■ Objectif de l'exercice ■
Veuillez indiquer quelle somme la commune de Rieux demande à la société Jolivel-Guillemer de lui verser au titre des pénalités contractuelles, d'après le mémoire en défense.

::: Document source

Par un mémoire en défense, enregistré le 24 avril 2020, la commune de Rieux, représentée par Me Christophe David, avocat de la SELARL Le Porzou David Ergan, conclut :

1°) à titre principal,

- à l'irrecevabilité des demandes présentées par la société Jolivel-Guillemer en règlement du solde du marché et à titre indemnitaire ;

- au rejet des conclusions tendant à l'annulation de la décision de résiliation du marché et au paiement des frais de l'instance ;

- à la condamnation de la société Jolivel-Guillemer à lui verser une somme de 9 840 euros TTC au titre des pénalités contractuelles ;

2°) à titre subsidiaire, à ce que les sommes dues à la société Jolivel-Guillemer au titre du solde des travaux soient limitées à 27 506,56 euros TTC ;

3°) à ce qu'il soit mis à la charge de la société Jolivel-Guillemer le paiement d'une somme de 3 000 euros au titre de l'article L. 761-1 du code de justice administrative.

::::::
::: Données sources

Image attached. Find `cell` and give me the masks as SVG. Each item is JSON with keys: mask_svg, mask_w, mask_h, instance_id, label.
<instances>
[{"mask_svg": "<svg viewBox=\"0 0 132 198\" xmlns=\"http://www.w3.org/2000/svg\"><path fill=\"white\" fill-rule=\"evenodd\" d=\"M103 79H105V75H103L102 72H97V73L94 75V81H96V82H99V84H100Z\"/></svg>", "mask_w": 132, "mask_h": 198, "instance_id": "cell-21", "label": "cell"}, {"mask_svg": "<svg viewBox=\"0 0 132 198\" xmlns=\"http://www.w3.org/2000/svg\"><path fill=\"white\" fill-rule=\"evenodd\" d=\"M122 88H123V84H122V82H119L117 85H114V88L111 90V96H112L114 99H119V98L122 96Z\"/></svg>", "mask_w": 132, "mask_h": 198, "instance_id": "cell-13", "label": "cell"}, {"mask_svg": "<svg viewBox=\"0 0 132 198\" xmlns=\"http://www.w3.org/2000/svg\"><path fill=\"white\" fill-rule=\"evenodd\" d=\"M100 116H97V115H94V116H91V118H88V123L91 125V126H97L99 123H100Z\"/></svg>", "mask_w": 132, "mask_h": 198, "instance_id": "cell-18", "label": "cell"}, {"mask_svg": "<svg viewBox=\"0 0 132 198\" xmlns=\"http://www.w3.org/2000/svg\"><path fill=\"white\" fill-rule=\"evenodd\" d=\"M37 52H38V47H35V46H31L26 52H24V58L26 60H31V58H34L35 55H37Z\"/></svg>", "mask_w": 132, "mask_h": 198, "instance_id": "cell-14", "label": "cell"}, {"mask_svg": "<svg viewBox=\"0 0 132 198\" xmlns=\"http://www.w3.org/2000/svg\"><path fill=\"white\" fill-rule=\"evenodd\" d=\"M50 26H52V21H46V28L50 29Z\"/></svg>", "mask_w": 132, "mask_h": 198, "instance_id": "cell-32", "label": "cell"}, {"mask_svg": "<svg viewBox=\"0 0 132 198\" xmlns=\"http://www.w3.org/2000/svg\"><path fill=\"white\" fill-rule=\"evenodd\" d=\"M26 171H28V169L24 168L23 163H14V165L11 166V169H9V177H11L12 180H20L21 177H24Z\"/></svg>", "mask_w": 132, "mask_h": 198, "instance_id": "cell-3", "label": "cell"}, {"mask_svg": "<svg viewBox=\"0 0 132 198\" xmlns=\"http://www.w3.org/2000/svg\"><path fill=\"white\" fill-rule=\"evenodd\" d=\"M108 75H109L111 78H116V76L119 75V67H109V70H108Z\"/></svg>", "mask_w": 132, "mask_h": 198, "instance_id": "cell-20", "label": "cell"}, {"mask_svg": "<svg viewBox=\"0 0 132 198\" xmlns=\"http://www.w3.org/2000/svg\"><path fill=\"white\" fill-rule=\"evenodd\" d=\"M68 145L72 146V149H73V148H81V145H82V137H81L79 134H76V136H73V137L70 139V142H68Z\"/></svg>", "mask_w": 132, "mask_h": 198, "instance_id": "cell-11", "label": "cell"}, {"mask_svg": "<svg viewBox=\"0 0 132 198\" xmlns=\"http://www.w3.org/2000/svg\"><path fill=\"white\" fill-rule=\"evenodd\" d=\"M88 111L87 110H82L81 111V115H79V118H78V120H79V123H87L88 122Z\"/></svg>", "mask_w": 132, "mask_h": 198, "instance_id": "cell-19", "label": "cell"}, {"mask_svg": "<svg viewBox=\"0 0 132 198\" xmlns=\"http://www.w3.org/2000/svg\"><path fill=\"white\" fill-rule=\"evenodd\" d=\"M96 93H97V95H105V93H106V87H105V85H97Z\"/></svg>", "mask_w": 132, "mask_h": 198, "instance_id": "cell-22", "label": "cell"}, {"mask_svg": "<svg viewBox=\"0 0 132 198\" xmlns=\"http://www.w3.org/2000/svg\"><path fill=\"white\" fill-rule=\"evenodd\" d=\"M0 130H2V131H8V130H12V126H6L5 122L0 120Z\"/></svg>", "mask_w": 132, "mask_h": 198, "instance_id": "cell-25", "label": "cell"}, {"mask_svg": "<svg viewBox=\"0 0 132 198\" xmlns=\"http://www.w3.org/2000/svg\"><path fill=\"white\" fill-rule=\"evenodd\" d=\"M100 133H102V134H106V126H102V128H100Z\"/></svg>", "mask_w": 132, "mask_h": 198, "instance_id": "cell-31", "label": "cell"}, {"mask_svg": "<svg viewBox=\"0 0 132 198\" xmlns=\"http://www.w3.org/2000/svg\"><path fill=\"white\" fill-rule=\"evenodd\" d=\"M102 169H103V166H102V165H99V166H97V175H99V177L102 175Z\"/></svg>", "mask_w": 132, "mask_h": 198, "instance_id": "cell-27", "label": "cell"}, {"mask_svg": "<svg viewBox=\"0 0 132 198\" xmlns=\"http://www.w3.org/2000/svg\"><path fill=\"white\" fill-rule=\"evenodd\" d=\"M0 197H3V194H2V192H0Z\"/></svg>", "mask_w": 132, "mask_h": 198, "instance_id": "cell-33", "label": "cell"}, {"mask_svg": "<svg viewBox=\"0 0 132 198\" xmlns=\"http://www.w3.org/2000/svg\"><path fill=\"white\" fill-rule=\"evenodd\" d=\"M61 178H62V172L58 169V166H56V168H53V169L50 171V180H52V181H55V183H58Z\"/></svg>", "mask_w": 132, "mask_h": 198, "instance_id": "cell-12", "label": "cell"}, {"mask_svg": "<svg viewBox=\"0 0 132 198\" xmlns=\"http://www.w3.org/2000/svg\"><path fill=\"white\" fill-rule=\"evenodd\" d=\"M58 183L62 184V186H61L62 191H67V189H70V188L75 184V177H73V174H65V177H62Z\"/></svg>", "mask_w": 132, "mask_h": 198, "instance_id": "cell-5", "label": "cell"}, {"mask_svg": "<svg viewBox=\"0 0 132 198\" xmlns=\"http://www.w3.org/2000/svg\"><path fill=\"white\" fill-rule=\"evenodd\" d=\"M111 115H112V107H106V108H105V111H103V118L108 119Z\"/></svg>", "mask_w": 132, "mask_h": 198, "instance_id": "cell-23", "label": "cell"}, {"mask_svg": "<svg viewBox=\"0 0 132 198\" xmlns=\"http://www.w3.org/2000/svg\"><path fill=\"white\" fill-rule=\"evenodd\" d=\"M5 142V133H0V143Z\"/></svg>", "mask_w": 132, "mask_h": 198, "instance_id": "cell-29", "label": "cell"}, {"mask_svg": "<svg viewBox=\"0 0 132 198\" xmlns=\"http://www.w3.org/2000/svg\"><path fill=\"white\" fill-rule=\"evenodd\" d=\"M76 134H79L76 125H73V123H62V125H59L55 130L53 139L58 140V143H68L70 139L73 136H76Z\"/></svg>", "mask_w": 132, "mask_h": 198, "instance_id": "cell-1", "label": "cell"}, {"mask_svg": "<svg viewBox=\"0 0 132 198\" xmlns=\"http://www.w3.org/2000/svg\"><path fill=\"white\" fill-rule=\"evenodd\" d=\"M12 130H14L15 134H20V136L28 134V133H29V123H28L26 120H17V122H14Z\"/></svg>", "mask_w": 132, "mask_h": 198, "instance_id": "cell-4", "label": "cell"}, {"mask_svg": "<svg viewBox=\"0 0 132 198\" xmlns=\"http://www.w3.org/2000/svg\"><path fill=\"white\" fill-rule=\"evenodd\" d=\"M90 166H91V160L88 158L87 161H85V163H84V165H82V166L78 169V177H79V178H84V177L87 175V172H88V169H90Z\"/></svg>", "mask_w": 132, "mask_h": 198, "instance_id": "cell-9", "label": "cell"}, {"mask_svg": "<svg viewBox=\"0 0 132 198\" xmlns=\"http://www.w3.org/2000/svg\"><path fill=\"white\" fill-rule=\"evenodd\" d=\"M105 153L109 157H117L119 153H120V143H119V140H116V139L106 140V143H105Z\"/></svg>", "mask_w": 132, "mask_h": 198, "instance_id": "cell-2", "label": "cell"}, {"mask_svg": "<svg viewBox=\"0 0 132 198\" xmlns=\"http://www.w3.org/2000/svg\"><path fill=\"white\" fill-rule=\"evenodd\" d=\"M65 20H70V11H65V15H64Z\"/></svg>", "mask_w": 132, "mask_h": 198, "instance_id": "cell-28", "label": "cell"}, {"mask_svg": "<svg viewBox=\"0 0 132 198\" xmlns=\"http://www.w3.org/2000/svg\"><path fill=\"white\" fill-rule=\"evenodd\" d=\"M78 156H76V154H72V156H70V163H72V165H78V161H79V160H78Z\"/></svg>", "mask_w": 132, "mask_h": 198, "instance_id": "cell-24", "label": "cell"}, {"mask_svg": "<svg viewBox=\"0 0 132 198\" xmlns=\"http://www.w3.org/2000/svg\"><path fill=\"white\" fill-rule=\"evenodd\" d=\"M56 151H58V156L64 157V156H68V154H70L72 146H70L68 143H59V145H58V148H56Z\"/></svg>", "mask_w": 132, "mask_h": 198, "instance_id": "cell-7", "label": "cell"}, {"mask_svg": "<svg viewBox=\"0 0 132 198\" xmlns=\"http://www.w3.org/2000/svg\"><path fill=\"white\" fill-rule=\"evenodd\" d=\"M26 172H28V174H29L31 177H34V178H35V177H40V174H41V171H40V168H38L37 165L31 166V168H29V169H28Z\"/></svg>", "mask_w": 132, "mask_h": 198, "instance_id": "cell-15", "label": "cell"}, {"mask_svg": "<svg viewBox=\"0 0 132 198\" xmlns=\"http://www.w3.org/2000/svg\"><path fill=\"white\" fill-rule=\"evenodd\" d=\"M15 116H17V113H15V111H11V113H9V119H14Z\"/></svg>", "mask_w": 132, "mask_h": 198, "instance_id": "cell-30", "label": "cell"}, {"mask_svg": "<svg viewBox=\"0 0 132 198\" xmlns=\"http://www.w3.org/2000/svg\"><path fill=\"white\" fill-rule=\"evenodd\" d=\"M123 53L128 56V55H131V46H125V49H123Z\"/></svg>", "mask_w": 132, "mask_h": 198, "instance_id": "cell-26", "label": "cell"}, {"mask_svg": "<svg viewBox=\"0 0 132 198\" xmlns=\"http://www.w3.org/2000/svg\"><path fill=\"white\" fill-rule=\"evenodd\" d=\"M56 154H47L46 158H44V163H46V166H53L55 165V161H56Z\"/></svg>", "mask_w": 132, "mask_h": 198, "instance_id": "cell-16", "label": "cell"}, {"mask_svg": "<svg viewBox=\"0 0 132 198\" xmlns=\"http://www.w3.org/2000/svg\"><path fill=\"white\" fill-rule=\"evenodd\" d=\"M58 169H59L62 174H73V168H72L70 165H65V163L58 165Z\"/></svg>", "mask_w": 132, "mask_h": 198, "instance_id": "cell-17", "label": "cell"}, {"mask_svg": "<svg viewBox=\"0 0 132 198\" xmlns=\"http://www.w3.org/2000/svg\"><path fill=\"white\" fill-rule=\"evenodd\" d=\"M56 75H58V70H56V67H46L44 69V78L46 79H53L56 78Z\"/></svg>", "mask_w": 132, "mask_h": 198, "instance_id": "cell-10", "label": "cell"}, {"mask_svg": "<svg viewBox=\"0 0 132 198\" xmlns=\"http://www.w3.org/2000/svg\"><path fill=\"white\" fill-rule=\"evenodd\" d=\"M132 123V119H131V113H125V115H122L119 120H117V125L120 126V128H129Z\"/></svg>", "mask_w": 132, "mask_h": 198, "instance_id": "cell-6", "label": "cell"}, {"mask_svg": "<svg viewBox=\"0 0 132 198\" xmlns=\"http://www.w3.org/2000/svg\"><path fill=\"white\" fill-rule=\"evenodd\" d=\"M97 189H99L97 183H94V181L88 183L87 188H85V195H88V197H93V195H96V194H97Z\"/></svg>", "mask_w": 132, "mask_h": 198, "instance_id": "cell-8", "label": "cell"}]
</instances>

::::::

■ Réponse attendue ■
9 840 euros TTC.